### [Short task]
Leave out the pictures, and quote exactly the lines running from the one with "How large is the distance" through the last line of the entries below.

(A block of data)
..............................
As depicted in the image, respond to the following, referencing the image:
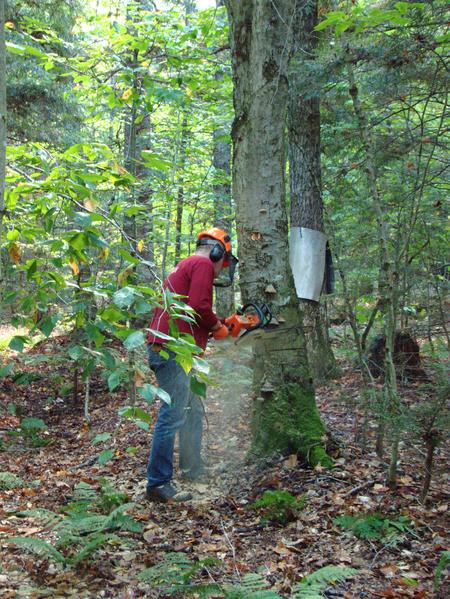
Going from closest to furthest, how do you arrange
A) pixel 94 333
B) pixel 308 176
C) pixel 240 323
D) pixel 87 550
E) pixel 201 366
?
1. pixel 201 366
2. pixel 94 333
3. pixel 87 550
4. pixel 240 323
5. pixel 308 176

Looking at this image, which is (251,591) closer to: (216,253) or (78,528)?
(78,528)

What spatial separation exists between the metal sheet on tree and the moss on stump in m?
1.83

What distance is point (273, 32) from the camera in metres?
4.61

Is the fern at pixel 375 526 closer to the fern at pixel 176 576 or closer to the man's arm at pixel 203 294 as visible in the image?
the fern at pixel 176 576

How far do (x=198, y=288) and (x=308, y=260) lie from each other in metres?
2.14

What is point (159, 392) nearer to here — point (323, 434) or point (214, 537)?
point (214, 537)

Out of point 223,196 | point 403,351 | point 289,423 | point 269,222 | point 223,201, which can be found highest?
point 223,201

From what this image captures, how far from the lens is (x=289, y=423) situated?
4750 mm

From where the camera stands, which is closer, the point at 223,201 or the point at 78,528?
the point at 78,528

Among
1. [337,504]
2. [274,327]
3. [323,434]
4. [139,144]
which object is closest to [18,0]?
[139,144]

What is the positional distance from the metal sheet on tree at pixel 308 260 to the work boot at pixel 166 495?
2.78 m

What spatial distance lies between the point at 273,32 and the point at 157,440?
3773 millimetres

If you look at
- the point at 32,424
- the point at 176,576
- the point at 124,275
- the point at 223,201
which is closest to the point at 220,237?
the point at 124,275

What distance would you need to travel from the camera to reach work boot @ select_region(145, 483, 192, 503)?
4637 mm
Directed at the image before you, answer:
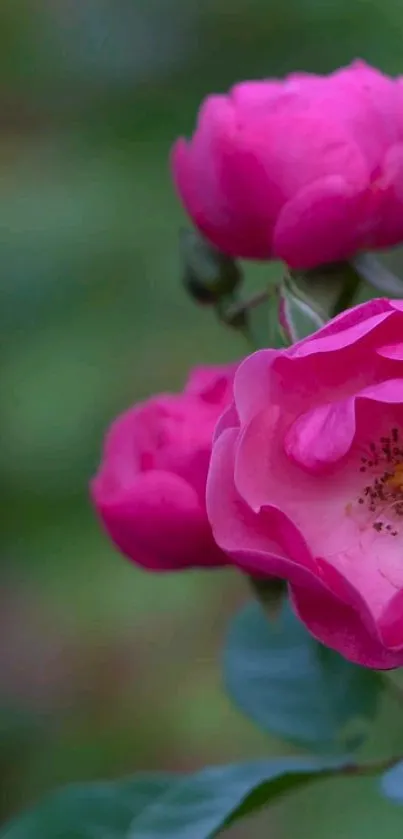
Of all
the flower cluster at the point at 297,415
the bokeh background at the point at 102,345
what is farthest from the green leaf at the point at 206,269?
the bokeh background at the point at 102,345

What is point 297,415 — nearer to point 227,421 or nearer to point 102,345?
point 227,421

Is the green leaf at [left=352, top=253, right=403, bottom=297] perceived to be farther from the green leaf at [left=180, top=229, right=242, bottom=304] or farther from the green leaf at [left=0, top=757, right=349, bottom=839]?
the green leaf at [left=0, top=757, right=349, bottom=839]

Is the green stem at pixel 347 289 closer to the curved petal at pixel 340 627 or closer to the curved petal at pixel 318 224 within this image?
the curved petal at pixel 318 224

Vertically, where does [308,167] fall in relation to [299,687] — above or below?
above

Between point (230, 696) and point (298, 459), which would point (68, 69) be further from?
point (298, 459)

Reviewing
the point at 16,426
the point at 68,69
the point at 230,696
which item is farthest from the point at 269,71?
the point at 230,696

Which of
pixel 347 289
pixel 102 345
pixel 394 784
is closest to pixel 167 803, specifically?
pixel 394 784
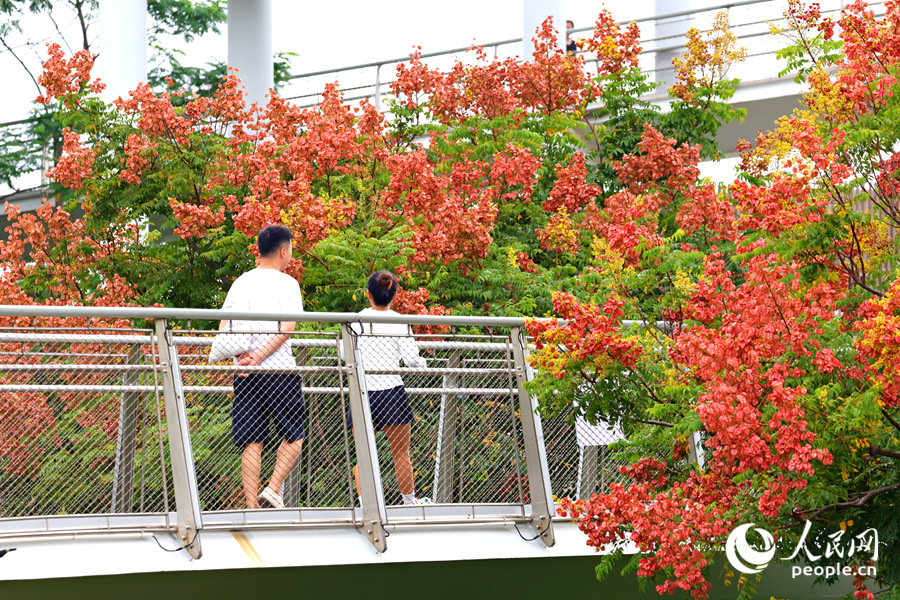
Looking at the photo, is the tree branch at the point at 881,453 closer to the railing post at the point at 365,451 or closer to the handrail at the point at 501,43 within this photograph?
the railing post at the point at 365,451

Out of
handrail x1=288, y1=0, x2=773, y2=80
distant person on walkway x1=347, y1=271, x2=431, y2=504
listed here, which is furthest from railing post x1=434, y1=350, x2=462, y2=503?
handrail x1=288, y1=0, x2=773, y2=80

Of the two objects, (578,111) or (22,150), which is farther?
(22,150)

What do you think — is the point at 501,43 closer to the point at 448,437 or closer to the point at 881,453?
the point at 448,437

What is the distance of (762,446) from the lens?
4832 mm

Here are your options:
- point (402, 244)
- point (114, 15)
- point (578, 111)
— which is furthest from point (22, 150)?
point (402, 244)

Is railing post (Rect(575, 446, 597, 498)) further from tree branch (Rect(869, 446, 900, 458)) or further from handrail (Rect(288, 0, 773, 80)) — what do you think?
handrail (Rect(288, 0, 773, 80))

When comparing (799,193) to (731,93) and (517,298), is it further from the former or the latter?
(731,93)

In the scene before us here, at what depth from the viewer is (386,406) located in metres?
6.94

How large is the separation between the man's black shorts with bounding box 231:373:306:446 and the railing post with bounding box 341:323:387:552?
34cm

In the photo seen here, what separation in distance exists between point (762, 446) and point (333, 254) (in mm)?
5549

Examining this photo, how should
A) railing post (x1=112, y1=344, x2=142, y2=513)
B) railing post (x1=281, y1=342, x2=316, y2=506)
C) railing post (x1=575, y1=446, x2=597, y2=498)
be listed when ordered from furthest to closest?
1. railing post (x1=575, y1=446, x2=597, y2=498)
2. railing post (x1=281, y1=342, x2=316, y2=506)
3. railing post (x1=112, y1=344, x2=142, y2=513)

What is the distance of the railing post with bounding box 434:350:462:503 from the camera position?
7.33 metres

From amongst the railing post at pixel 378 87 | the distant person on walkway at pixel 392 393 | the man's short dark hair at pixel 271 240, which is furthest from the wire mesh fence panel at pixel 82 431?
the railing post at pixel 378 87

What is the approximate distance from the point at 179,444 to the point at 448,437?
1976 millimetres
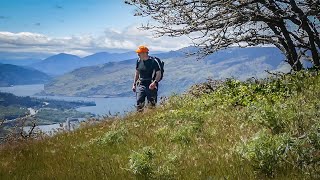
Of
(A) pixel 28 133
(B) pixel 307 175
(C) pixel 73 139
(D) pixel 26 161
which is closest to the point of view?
(B) pixel 307 175

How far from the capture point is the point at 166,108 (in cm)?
1201

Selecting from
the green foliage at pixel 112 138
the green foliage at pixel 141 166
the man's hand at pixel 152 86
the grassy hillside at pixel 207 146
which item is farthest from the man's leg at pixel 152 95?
the green foliage at pixel 141 166

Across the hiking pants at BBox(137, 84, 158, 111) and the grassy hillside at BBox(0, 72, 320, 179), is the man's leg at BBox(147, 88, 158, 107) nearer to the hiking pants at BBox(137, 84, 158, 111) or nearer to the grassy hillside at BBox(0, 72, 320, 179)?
the hiking pants at BBox(137, 84, 158, 111)

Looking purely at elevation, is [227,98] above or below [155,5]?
below

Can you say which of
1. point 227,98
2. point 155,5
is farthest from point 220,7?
point 227,98

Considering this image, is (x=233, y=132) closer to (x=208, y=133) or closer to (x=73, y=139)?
(x=208, y=133)

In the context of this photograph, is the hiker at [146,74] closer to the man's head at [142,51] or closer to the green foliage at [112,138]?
the man's head at [142,51]

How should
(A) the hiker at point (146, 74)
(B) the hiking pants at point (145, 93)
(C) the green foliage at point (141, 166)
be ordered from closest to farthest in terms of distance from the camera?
(C) the green foliage at point (141, 166), (A) the hiker at point (146, 74), (B) the hiking pants at point (145, 93)

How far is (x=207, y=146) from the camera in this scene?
6137 millimetres

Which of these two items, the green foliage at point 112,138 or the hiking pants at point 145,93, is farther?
the hiking pants at point 145,93

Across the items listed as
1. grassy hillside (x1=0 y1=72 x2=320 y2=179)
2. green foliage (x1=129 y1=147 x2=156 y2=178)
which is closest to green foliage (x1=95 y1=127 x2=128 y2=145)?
grassy hillside (x1=0 y1=72 x2=320 y2=179)

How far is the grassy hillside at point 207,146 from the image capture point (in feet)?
14.4

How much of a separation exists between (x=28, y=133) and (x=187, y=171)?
302 inches

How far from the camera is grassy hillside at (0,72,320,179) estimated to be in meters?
4.40
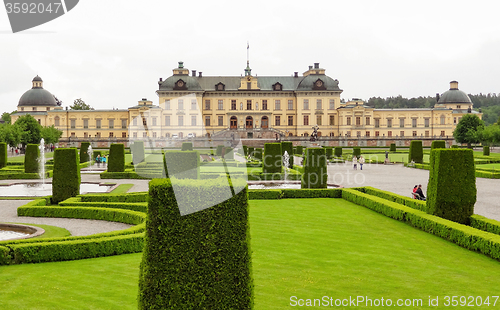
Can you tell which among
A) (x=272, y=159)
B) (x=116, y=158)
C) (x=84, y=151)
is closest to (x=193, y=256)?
(x=272, y=159)

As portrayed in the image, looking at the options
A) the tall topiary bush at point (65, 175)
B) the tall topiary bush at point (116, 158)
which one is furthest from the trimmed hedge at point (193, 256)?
the tall topiary bush at point (116, 158)

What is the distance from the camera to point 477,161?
26.8m

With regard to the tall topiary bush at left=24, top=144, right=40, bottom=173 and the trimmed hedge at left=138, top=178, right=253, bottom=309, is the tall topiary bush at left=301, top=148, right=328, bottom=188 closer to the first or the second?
the trimmed hedge at left=138, top=178, right=253, bottom=309

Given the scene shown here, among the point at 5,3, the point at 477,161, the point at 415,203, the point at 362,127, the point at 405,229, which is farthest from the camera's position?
the point at 362,127

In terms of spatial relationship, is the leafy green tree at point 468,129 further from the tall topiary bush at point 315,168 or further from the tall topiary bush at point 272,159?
the tall topiary bush at point 315,168

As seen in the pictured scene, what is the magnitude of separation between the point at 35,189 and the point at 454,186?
14320mm

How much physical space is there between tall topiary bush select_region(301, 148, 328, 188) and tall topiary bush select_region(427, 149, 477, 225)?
17.4ft

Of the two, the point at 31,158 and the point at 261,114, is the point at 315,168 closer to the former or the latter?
the point at 31,158

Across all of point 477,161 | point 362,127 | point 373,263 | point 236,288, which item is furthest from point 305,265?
point 362,127

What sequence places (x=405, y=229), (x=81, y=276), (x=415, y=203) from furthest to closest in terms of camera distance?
(x=415, y=203)
(x=405, y=229)
(x=81, y=276)

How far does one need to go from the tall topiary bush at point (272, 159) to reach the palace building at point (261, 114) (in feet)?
127

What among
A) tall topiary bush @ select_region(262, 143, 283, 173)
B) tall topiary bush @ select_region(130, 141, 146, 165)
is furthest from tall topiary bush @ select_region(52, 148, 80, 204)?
tall topiary bush @ select_region(130, 141, 146, 165)

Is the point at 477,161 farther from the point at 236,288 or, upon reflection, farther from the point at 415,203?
the point at 236,288

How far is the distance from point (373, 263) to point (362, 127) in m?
54.5
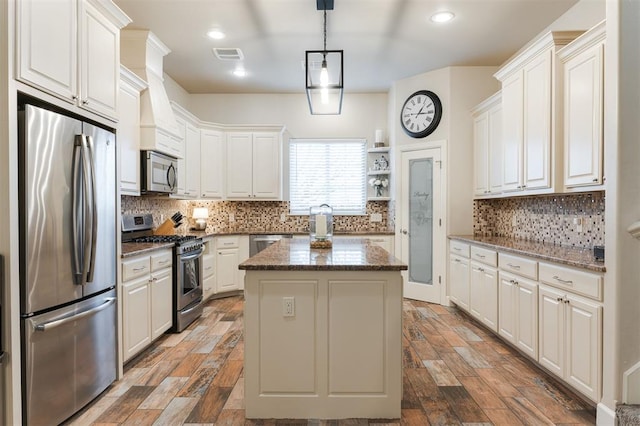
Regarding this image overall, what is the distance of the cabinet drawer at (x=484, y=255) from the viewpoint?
12.0ft

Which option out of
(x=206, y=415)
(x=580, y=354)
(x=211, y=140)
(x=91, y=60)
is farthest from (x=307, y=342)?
(x=211, y=140)

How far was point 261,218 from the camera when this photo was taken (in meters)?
6.16

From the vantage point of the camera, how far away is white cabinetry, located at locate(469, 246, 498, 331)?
365 cm

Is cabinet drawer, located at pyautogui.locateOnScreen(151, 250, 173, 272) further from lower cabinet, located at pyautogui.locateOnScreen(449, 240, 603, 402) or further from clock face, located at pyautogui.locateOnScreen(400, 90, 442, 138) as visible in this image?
clock face, located at pyautogui.locateOnScreen(400, 90, 442, 138)

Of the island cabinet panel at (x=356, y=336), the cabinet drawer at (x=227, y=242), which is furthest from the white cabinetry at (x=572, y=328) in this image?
the cabinet drawer at (x=227, y=242)

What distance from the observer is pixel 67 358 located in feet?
7.32

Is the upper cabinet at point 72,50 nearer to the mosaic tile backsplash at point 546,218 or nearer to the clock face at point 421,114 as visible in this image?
the clock face at point 421,114

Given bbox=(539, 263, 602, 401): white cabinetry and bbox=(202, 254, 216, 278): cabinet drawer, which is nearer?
bbox=(539, 263, 602, 401): white cabinetry

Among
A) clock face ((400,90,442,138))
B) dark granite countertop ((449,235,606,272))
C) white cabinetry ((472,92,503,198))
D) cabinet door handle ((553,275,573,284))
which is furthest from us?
clock face ((400,90,442,138))

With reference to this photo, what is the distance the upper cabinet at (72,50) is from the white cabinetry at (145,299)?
49.2 inches

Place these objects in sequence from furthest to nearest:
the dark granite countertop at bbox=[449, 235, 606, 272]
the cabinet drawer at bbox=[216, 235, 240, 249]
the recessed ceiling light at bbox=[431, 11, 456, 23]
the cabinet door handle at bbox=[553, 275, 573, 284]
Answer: the cabinet drawer at bbox=[216, 235, 240, 249], the recessed ceiling light at bbox=[431, 11, 456, 23], the cabinet door handle at bbox=[553, 275, 573, 284], the dark granite countertop at bbox=[449, 235, 606, 272]

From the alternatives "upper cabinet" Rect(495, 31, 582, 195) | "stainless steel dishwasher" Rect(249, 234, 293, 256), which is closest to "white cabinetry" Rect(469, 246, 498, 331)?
"upper cabinet" Rect(495, 31, 582, 195)

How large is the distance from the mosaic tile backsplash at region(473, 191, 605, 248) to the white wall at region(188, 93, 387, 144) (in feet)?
7.26

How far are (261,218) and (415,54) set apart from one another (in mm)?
3325
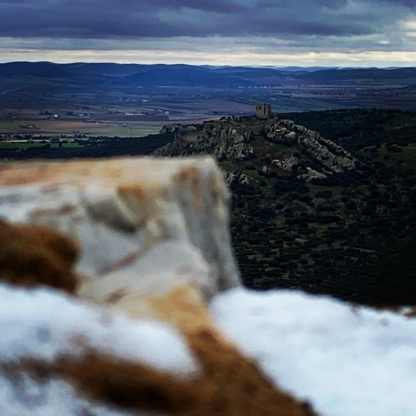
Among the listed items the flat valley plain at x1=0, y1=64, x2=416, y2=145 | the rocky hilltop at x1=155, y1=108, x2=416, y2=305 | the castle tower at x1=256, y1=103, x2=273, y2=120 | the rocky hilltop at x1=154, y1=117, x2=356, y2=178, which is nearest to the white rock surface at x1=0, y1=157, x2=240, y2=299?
the rocky hilltop at x1=155, y1=108, x2=416, y2=305

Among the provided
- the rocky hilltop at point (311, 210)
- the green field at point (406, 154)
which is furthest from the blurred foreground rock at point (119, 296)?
the green field at point (406, 154)

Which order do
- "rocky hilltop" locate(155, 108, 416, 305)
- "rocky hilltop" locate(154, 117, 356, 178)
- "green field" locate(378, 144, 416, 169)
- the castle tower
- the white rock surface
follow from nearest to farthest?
the white rock surface
"rocky hilltop" locate(155, 108, 416, 305)
"rocky hilltop" locate(154, 117, 356, 178)
"green field" locate(378, 144, 416, 169)
the castle tower

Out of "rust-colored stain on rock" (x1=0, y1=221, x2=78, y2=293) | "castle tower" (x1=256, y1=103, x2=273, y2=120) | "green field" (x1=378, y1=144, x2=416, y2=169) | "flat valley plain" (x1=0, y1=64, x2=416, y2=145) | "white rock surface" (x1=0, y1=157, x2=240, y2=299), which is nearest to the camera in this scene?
"rust-colored stain on rock" (x1=0, y1=221, x2=78, y2=293)

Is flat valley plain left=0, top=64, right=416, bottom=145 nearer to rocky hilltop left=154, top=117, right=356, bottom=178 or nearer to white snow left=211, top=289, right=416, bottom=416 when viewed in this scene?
rocky hilltop left=154, top=117, right=356, bottom=178

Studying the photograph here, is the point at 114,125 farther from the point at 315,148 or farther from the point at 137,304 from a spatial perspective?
the point at 137,304

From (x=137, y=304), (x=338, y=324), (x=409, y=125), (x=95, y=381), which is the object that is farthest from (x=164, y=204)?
(x=409, y=125)

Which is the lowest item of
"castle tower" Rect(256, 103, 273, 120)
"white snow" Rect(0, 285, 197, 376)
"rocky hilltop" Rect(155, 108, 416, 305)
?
..............................
### [Reply to the exercise]
How large is the distance from the mosaic tile backsplash at region(473, 191, 605, 248) to the white wall at region(188, 93, 387, 144) (in feet)?
7.26

How far are (261,218) and (415,54) set apart from one another (in mm)?
3325
Among the listed items the flat valley plain at x1=0, y1=64, x2=416, y2=145 | the rocky hilltop at x1=155, y1=108, x2=416, y2=305 | the castle tower at x1=256, y1=103, x2=273, y2=120 | the rocky hilltop at x1=154, y1=117, x2=356, y2=178, which is nearest to the white rock surface at x1=0, y1=157, x2=240, y2=299?
the rocky hilltop at x1=155, y1=108, x2=416, y2=305

Among the provided
- the rocky hilltop at point (311, 210)
- the green field at point (406, 154)
which is furthest from the blurred foreground rock at point (119, 296)?
the green field at point (406, 154)

Which order do
- "rocky hilltop" locate(155, 108, 416, 305)
- "rocky hilltop" locate(154, 117, 356, 178)
- "green field" locate(378, 144, 416, 169)
- the castle tower
- the white rock surface
follow from nearest to farthest?
the white rock surface
"rocky hilltop" locate(155, 108, 416, 305)
"rocky hilltop" locate(154, 117, 356, 178)
"green field" locate(378, 144, 416, 169)
the castle tower

Out of "rust-colored stain on rock" (x1=0, y1=221, x2=78, y2=293) | "castle tower" (x1=256, y1=103, x2=273, y2=120) | "green field" (x1=378, y1=144, x2=416, y2=169) | "flat valley plain" (x1=0, y1=64, x2=416, y2=145) | "white rock surface" (x1=0, y1=157, x2=240, y2=299), which is nearest to the camera in this scene?
"rust-colored stain on rock" (x1=0, y1=221, x2=78, y2=293)

Is flat valley plain left=0, top=64, right=416, bottom=145 nearer to rocky hilltop left=154, top=117, right=356, bottom=178 or nearer to white snow left=211, top=289, right=416, bottom=416 when viewed in this scene?
rocky hilltop left=154, top=117, right=356, bottom=178

Studying the photograph here, is the point at 114,125 farther from the point at 315,148 or farther from the point at 137,304 from a spatial perspective?
the point at 137,304

From (x=137, y=304), (x=338, y=324), (x=409, y=125), (x=95, y=381), which is the object that is farthest from (x=164, y=204)?
(x=409, y=125)

Which is the lowest item of
"castle tower" Rect(256, 103, 273, 120)
"white snow" Rect(0, 285, 197, 376)
"rocky hilltop" Rect(155, 108, 416, 305)
?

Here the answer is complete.